*Text*.
Julian
Assange is “winning” in his conflict with the United States
intelligence agencies, the WikiLeaks founder told a Latin American
conference for the progressive left on Wednesday.
Speaking at
the Latin American progressive left (ELAP) in Quito, Ecuador, Assange
said that although the U.S. and United Kingdom have thrown millions
of dollars at the surveillance of the Ecuadorean embassy in London
where he has been staying since 2012, he was still able to spread
information.
“Despite
(the police and surveillance), from this embassy, protected by
Ecuador, I and WikiLeaks manage to go head to head with the most
sophisticated government on earth, of the U.S. agencies,” he said.
“We are
winning. Because secrets breed incompetency.”
Assange
addressed the conference via satellite link, on a round-table
discussion with the theme “Globalization and cyberspace, between
the security of the state and the rights of citizens.”

*Data excerpts*.
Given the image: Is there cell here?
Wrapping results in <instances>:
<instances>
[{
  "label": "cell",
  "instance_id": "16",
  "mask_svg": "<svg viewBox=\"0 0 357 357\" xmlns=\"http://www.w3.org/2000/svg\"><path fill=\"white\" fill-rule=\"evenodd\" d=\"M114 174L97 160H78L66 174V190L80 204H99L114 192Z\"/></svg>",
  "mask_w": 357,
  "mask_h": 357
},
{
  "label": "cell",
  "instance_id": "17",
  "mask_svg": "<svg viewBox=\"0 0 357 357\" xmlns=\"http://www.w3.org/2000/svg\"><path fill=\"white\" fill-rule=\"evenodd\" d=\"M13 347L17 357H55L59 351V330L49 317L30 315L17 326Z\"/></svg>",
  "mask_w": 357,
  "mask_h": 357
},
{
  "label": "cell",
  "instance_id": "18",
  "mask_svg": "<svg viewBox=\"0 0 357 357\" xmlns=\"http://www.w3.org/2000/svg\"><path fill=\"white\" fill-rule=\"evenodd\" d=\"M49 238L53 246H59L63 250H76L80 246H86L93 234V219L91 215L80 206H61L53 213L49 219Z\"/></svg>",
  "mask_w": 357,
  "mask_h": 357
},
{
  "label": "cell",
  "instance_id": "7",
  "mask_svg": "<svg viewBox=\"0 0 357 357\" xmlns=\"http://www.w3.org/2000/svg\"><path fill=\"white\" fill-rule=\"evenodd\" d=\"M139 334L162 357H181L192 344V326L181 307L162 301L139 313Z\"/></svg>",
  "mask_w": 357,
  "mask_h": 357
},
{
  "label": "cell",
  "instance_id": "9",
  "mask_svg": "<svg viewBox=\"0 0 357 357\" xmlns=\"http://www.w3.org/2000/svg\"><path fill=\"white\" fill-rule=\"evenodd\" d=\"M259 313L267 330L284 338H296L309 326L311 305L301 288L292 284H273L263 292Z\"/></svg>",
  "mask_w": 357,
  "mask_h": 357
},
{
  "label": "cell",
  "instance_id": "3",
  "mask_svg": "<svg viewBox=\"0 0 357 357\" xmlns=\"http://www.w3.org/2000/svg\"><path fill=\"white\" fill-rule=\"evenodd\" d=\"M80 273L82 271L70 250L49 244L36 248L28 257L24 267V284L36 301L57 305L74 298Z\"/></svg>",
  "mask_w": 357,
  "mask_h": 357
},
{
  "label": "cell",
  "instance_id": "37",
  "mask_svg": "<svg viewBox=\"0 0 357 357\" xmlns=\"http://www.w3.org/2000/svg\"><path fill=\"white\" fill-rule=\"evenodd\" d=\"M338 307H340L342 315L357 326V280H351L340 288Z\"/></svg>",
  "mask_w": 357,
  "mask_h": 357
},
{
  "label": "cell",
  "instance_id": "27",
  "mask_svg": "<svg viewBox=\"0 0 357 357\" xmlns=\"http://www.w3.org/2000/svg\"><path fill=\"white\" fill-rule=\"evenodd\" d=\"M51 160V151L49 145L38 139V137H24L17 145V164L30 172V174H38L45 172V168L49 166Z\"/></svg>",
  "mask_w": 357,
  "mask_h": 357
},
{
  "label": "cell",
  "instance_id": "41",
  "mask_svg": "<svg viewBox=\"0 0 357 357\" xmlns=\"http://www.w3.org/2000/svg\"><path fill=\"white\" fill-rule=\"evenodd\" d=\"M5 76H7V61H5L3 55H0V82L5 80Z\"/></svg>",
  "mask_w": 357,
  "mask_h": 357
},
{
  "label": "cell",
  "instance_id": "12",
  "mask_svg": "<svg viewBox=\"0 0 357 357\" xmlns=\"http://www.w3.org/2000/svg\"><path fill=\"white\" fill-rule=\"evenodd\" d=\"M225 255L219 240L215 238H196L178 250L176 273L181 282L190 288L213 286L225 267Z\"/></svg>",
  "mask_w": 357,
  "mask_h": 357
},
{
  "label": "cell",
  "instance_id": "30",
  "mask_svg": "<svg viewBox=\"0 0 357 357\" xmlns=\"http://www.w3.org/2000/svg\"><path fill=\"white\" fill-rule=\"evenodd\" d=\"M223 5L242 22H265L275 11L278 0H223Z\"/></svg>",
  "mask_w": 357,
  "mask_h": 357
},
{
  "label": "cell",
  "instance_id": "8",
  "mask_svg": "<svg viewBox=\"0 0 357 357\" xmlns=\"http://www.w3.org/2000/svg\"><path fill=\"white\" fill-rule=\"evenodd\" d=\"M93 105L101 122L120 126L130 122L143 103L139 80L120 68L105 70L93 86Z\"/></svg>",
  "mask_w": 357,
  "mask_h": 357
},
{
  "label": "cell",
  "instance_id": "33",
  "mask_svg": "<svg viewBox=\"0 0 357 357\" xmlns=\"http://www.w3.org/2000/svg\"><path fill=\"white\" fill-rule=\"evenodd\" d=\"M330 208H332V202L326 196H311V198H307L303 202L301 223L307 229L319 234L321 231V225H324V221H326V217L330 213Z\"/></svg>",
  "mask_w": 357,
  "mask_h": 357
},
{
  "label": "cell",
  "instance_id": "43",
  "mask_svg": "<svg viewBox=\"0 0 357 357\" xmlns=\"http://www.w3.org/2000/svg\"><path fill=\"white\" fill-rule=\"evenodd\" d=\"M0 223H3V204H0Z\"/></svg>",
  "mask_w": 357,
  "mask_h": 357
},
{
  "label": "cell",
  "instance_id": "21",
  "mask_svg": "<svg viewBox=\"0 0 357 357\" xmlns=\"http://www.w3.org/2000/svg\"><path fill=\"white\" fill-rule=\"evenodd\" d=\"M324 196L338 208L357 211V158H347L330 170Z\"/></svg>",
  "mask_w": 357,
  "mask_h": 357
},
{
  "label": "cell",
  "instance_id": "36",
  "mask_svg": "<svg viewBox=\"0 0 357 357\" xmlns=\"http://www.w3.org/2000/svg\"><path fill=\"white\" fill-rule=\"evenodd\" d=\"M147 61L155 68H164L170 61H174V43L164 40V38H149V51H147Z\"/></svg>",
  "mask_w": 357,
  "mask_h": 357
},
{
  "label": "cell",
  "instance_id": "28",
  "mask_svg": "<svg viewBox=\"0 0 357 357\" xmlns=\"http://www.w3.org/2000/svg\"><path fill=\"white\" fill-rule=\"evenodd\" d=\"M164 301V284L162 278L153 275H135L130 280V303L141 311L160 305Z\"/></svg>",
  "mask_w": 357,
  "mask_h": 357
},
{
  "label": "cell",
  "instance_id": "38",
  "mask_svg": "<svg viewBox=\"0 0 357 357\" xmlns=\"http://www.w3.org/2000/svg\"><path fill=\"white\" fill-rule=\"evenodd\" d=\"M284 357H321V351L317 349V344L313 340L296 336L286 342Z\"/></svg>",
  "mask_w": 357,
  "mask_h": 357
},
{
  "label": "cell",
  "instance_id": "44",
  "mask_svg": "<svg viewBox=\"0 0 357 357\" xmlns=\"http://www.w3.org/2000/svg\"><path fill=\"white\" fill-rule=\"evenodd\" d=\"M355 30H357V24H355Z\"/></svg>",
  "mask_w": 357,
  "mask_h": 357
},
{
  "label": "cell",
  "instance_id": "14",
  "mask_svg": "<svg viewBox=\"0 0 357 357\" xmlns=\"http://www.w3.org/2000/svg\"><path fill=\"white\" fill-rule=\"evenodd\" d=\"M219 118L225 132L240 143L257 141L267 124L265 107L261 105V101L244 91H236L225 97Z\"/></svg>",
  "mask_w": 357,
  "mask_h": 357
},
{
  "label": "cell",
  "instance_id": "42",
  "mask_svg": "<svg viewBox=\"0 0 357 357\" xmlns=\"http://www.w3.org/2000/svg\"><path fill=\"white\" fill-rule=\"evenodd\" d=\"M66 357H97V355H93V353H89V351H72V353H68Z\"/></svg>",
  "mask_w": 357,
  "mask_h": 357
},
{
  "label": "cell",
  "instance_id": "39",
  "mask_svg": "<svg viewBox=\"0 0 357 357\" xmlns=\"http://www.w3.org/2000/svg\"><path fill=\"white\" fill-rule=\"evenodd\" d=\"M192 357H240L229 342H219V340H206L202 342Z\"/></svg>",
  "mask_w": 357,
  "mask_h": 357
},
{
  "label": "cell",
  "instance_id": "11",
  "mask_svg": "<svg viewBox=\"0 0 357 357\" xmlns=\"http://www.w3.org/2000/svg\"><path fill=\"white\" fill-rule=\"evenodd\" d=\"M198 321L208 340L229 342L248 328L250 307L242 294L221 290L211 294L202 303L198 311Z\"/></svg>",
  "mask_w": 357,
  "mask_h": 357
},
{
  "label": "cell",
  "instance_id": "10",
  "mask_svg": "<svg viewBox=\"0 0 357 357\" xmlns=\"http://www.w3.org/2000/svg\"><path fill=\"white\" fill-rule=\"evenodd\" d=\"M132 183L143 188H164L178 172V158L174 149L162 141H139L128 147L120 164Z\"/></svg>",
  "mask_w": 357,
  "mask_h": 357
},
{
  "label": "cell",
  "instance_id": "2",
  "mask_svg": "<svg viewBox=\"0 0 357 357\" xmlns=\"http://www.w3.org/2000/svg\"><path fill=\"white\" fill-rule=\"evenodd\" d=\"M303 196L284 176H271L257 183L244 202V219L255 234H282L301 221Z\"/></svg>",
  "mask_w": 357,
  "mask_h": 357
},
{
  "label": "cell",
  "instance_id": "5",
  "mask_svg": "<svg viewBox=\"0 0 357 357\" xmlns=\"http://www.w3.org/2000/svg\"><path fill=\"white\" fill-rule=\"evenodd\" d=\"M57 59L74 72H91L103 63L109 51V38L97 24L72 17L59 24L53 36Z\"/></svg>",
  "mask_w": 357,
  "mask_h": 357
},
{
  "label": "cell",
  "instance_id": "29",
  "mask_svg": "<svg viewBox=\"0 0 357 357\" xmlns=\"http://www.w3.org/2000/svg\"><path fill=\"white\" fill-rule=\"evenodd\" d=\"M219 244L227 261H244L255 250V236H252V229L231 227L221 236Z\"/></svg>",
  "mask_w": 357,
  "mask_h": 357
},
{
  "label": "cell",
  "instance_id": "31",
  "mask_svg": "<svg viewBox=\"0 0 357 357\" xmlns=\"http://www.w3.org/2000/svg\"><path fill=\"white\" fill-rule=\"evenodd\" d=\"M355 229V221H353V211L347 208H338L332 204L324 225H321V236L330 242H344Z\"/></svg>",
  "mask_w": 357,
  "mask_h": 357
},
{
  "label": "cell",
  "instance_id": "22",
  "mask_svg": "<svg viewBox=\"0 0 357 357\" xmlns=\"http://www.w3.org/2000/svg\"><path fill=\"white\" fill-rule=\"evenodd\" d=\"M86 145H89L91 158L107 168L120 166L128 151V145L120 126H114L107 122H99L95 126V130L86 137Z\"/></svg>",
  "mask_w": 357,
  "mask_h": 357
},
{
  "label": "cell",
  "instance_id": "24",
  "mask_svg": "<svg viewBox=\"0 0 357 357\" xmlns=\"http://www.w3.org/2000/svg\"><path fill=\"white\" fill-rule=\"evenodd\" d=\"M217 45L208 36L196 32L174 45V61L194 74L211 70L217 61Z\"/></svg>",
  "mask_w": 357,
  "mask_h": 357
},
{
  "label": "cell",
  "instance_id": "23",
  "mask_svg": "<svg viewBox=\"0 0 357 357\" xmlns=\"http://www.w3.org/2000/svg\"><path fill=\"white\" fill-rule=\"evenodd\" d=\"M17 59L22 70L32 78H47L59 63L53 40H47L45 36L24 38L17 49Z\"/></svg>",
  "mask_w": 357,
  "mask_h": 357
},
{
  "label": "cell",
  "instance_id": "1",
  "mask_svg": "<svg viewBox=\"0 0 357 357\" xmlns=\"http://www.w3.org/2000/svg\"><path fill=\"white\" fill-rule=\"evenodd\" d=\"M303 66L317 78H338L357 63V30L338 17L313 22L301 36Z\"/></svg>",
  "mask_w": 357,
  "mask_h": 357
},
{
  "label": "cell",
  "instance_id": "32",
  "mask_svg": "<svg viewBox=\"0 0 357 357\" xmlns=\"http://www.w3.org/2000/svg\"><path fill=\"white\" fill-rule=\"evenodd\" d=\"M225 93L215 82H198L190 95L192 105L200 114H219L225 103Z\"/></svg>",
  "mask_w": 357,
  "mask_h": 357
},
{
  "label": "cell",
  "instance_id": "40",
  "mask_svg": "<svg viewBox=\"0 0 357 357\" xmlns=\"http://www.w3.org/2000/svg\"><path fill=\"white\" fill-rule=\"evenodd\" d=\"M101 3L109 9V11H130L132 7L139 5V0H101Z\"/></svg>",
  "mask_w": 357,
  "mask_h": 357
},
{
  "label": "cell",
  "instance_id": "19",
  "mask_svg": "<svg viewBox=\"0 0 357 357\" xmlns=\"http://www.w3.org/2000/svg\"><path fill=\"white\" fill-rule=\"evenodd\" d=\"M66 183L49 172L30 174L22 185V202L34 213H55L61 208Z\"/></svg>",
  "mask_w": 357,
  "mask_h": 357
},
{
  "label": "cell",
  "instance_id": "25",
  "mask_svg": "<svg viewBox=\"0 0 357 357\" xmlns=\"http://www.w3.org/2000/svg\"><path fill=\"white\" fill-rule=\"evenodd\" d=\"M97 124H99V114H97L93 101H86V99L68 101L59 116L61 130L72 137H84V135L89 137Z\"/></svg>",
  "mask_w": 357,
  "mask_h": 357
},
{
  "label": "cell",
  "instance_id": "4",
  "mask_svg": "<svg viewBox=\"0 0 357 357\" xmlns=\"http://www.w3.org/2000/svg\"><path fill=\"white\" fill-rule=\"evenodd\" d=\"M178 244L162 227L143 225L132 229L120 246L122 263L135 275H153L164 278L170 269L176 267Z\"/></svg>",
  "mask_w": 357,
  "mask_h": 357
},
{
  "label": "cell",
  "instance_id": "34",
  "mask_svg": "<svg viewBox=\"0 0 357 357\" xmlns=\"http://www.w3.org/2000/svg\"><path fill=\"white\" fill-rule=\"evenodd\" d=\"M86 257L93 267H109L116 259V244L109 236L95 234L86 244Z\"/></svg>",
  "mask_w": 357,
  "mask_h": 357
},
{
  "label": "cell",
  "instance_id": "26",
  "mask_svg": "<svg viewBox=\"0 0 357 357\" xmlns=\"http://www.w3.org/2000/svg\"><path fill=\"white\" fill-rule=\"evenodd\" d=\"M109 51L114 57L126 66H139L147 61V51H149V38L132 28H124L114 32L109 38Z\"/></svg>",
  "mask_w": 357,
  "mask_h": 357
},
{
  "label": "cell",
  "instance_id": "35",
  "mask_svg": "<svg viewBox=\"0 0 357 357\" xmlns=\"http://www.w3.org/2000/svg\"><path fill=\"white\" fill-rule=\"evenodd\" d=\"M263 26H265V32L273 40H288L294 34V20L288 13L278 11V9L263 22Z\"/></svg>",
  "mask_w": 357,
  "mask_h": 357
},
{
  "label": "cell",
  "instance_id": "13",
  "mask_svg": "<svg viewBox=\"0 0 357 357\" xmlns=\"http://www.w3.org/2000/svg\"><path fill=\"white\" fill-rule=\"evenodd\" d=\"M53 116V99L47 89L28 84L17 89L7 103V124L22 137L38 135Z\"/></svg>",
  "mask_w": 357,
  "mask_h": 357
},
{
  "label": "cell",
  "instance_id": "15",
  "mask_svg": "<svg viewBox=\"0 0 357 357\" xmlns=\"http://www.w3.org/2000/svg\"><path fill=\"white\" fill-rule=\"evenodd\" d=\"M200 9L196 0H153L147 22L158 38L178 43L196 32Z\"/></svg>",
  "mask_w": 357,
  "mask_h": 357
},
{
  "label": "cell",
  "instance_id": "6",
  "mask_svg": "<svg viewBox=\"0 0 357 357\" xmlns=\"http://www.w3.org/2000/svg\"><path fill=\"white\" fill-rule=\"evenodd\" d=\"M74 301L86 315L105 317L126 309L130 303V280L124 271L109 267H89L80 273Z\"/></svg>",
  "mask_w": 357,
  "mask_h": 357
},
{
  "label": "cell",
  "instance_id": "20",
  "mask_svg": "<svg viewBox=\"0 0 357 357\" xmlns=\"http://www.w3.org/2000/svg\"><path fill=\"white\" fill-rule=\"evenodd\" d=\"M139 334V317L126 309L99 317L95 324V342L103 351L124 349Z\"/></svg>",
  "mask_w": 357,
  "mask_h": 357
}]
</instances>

*Assignment*. Continue the piece on Julian Assange's remarks to the Quito conference, starting after its final sentence.

*Exercise response*.
He continued
by explaining that while the propaganda sector of the
“superstructure” of the U.S. government was highly successful,
the intelligence agencies were failing.
“The
propaganda sector within the West is so competent, the mainstream
media is very efficient in achieving propaganda victories and
controlling the framework of debate … and engaging in character
assassination and so on,” he said, explaining that it was
“extremely efficient” in terms of money spent, “because their
basic product is itself information and is completely public.”
“It is
almost a perfect market,” he added.
The
intelligence system on the other hand “has a much higher budget but
has no information available to it.”
Assange sent
reverberations through the international and online community with
whistle-blowing website Wikileaks, which fed hundreds of thousands of
leaked files by former U.S. military employee, Chelsea Manning and
revealed some of the U.S.’s worst atrocities in Afghanistan and
Iraq.
Collateral
Murder, a classified U.S. military video depicting 18 civilians
killed in airstrikes from a U.S. Apache helicopter in 2007 in New
Baghdad, Iraq, was released by the site in 2010, beginning an
avalanche of criticism against the war.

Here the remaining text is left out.